**What to work on:** Count the lines in the records below that contain the word "camera", and give that figure alone.

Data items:
= = = = =

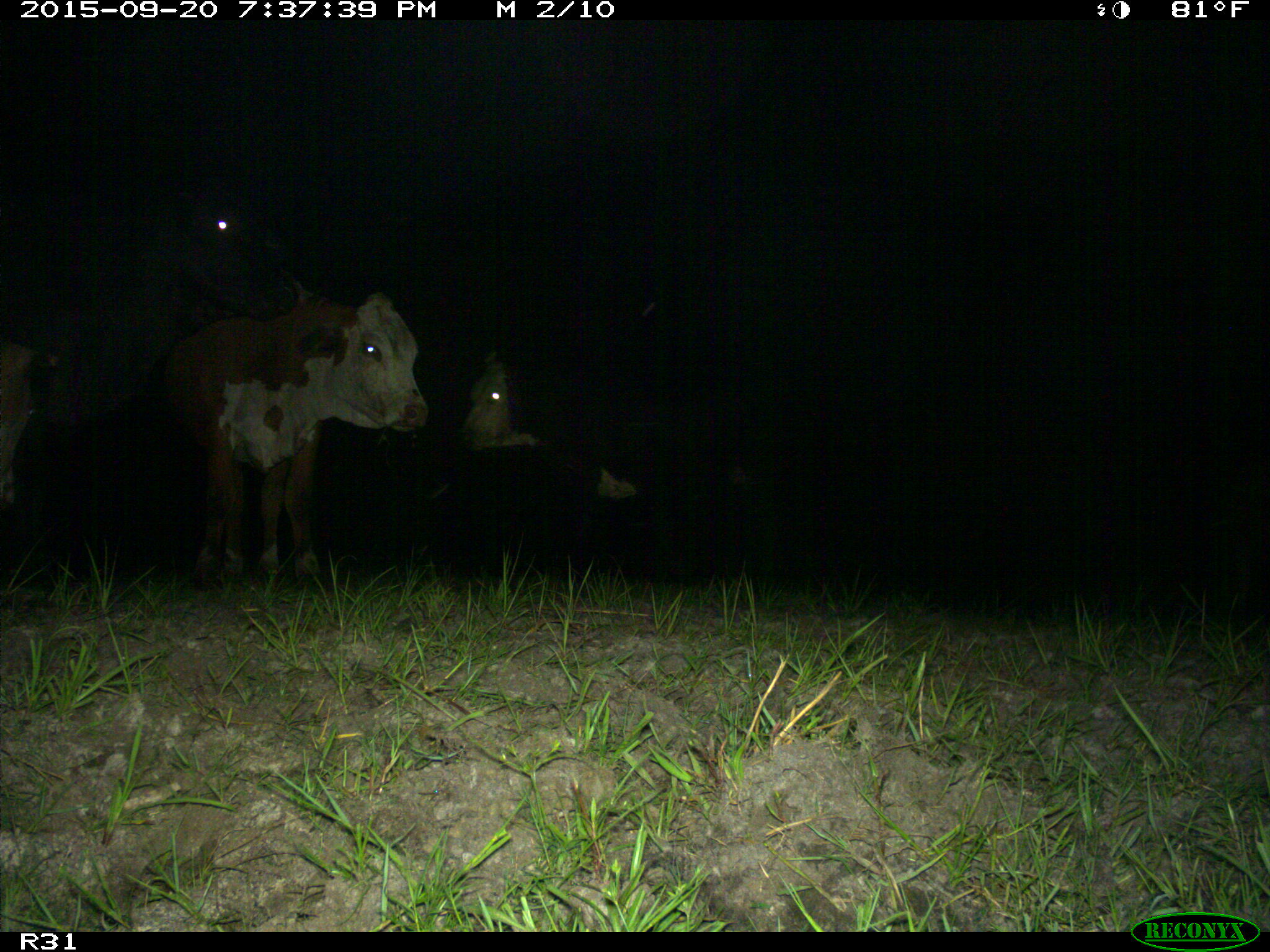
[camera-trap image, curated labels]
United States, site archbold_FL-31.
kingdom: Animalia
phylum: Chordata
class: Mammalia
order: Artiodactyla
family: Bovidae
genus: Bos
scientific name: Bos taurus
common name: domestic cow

= = = = =

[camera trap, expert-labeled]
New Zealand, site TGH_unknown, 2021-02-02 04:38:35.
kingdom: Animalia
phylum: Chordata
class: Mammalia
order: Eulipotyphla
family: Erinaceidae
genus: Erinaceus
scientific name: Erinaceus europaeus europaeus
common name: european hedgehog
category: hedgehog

= = = = =

**Exercise output:** 2